# Deep Learning week 1 notes

### Books to read
- [Deep Learning](http://www.deeplearningbook.org/)
- [Neural Networks and Deep Learning](http://neuralnetworksanddeeplearning.com/)
- [Grokking Deep Learning](https://www.manning.com/books/grokking-deep-learning)

### Python lib tutorials
- [Pandas](http://pandas.pydata.org/pandas-docs/stable/10min.html#min)
- [SciKit-learn](http://scikit-learn.org/stable/tutorial/basic/tutorial.html)
- [Pyplot](http://matplotlib.org/users/pyplot_tutorial.html)

## Linear regression
**Linear regression** is a method of finding best fitting values *m* and *b* for a line (*y = mx + b*), which passes through the points of a given array with a minimal mean error. Linear regression uses **gradient descent** to closesly approach the local minimum, by computing a partial derivative for each *m* and *b* along the way. As the line approaches the minimal error, derivatives decrease as well as iteration step:
```
new_b = b_current - (learningRate * b_gradient)
new_m = m_current - (learningRate * m_gradient)
```

The learning rate and number of iterations is chosen manualy. Wrong learning rate, too big or too small, decreases the speed of reaching the vertex.

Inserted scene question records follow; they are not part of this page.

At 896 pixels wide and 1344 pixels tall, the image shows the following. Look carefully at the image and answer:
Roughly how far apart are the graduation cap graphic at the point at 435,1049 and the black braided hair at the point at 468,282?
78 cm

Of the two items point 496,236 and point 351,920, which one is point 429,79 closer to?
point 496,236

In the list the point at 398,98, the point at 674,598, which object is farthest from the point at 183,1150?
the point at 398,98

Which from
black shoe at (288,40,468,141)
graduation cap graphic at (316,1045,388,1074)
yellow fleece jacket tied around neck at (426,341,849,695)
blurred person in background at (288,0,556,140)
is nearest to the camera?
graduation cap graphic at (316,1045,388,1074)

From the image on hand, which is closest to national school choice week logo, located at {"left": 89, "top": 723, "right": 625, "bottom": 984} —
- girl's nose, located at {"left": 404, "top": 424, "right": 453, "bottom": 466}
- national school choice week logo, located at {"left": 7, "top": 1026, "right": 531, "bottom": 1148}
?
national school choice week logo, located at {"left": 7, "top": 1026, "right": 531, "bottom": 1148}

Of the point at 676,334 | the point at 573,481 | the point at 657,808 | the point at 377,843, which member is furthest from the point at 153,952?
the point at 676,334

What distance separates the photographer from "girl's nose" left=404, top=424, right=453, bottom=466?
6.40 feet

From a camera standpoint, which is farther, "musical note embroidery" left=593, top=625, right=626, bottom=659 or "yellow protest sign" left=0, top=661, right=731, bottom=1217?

If the learning rate is too small, low derivative will slow the descent down drastically, so the values may not reach the lower point at all. On the other hand, if the learning rate is too big, iterations will reach some level in the lower part quickly, by jumping from slope to slope in zig-zags, but they might not precisely reach the bottom of the curve in any reasonable time/number of iterations.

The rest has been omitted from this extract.